David Ingram raconta son aventure, en août ou en septembre 1582, à une réunion présidée par le secrétaire d’État, Sir Francis Walsingham, et à laquelle assistait Sir George Peckham. Les auditeurs s’occupaient alors de rassembler des renseignements sur l’Amérique du Nord en vue de l’expédition que préparait Sir Humphrey Gilbert pour y fonder une colonie. Le récit devait sembler plausible puisqu’il fut publié en 1583, et Ingram qui accompagna Gilbert à Terre-Neuve cette année-là, rentra au pays avec une réputation sans tache. Richard Hakluyt, qui avait reproduit le récit d’Ingram dans ses Principall navigations (1589), l’écarta, comme peu digne de foi, de sa deuxième édition, parue vers 1598–1600.
Ceux qui seraient portés à croire qu’Ingram est vraiment allé à pied jusqu’au Cap-Breton n’en ont que son récit pour preuve. On relève des contradictions dans ses affirmations générales : 11 ou 12 mois comme durée du trajet, 50 lieues (150 milles) ou 60 lieues (180 milles) comme distance à parcourir jusqu’au Cap-Breton lorsqu’il fut recueilli, mais ce ne sont pas là, à tout prendre, des écarts bien graves. L’affirmation selon laquelle il aurait longé à pied le côté nord de l’Amérique, et que des Peaux Rouges lui auraient parlé de navires à voiles d’origine apparemment européenne, cadre bien avec sa rencontre de Micmacs vies du golfe du Saint-Laurent. Il est fort possible qu il ait rencontré par hasard un vaisseau normand dans cette région (à l’ouest ou au sud du Cap-Breton) et tout à fait plausible que ce bateau ait mis 20 jours à atteindre la Manche.

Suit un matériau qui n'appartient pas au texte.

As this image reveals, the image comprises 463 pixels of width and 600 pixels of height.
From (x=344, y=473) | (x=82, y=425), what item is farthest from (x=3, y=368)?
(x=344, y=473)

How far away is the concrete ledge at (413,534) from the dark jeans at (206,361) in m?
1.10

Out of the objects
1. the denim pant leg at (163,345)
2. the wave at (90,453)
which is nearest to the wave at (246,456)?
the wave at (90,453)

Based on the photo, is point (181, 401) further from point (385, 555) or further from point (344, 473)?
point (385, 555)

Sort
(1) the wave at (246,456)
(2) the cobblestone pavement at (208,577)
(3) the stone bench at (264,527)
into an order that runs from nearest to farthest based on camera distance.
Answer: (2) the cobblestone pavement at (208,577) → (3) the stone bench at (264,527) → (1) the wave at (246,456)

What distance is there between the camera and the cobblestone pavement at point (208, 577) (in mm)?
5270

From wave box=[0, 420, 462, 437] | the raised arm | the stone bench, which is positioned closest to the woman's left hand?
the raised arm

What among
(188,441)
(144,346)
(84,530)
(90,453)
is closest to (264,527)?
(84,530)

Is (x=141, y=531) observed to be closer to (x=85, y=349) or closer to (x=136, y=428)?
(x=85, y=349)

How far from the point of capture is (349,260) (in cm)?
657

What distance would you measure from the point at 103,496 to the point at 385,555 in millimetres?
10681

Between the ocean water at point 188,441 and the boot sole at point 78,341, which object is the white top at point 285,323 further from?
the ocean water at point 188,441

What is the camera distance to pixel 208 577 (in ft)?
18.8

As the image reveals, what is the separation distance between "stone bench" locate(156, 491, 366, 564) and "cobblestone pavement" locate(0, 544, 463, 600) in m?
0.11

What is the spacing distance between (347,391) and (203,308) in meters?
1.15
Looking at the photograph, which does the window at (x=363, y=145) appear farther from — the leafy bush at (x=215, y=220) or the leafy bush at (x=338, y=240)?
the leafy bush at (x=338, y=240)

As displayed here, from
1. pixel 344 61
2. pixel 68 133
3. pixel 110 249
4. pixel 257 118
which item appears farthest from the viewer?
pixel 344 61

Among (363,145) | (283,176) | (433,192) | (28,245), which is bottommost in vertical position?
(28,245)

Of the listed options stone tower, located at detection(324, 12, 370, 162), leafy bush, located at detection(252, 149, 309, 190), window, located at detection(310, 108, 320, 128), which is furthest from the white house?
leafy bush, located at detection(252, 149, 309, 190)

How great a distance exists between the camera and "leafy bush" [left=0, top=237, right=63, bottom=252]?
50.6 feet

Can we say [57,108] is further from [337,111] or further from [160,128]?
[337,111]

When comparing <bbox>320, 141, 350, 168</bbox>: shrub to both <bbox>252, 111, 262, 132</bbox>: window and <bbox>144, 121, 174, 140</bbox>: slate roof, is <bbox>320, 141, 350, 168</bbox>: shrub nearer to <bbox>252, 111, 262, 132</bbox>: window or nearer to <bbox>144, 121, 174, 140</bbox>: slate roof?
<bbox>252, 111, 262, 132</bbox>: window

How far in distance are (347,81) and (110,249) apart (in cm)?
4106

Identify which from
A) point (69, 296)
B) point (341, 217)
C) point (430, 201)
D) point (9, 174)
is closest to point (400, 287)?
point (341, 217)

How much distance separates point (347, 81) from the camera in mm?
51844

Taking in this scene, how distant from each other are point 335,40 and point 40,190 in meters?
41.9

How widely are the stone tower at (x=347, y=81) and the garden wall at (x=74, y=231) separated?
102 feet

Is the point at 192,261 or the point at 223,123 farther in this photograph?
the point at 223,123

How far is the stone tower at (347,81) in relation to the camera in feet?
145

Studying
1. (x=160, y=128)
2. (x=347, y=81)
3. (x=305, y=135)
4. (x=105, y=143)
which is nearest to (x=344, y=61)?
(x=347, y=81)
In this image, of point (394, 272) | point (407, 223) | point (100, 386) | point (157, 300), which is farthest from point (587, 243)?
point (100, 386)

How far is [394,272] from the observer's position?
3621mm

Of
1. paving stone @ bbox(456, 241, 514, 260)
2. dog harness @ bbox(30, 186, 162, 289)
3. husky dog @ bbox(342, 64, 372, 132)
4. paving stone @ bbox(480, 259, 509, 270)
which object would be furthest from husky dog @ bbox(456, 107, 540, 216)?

Mais la thèse qui contredit ce récit est beaucoup plus solide. La distance complète ne pouvait être inférieure à 3 000 milles : il semble incroyable que des hommes aient pu faire en moyenne 9 milles par jour, s’arrêtant à certains endroits pendant des jours, voire des semaines (même en supposant que les voyageurs aient suivi une voie directe). En outre, interrogé de plus près, Ingram déclara n’avoir passé que trois mois tout au plus au nord de la « rivière de mai » (le Saint-Jean, en Floride), ce qui écourte encore davantage la durée de son voyage vers le Nord et fait planer un doute sur la véracité de ses affirmations, puisqu’il aurait déclaré ailleurs que cette partie du voyage avait duré sept mois. Le nom de ce cours d’eau et ceux de la baie et de la rivière Sainte-Marie sont les seuls noms géographiques relevés dans d’autres documents de l’époque. On constate des contradictions flagrantes dans la désignation des noms de lieux ; par exemple, il dit avoir été secouru sur la « rivière de Banda », dans le cours supérieur d’une rivière appelée « Garinda ». De tels exemples démontrent bien que bon nombre de ses affirmations sont fantaisistes. Aucun indianiste sérieux n’a réussi à établir une corrélation entre, d’une part, ses renseignements sur la vie des Peaux Rouges et les noms de lieux et, d’autre part, les constatations faites par d’autres voyageurs (bien qu’on ait joué sur quelques-uns des noms et incidents qu’il rapporte) ; une partie des renseignements qu’il donne semble découler d’observations faites en Afrique et aux Antilles, tandis que le reste aurait été déformé ou inventé dans les 13 ans qui ont suivi son retour.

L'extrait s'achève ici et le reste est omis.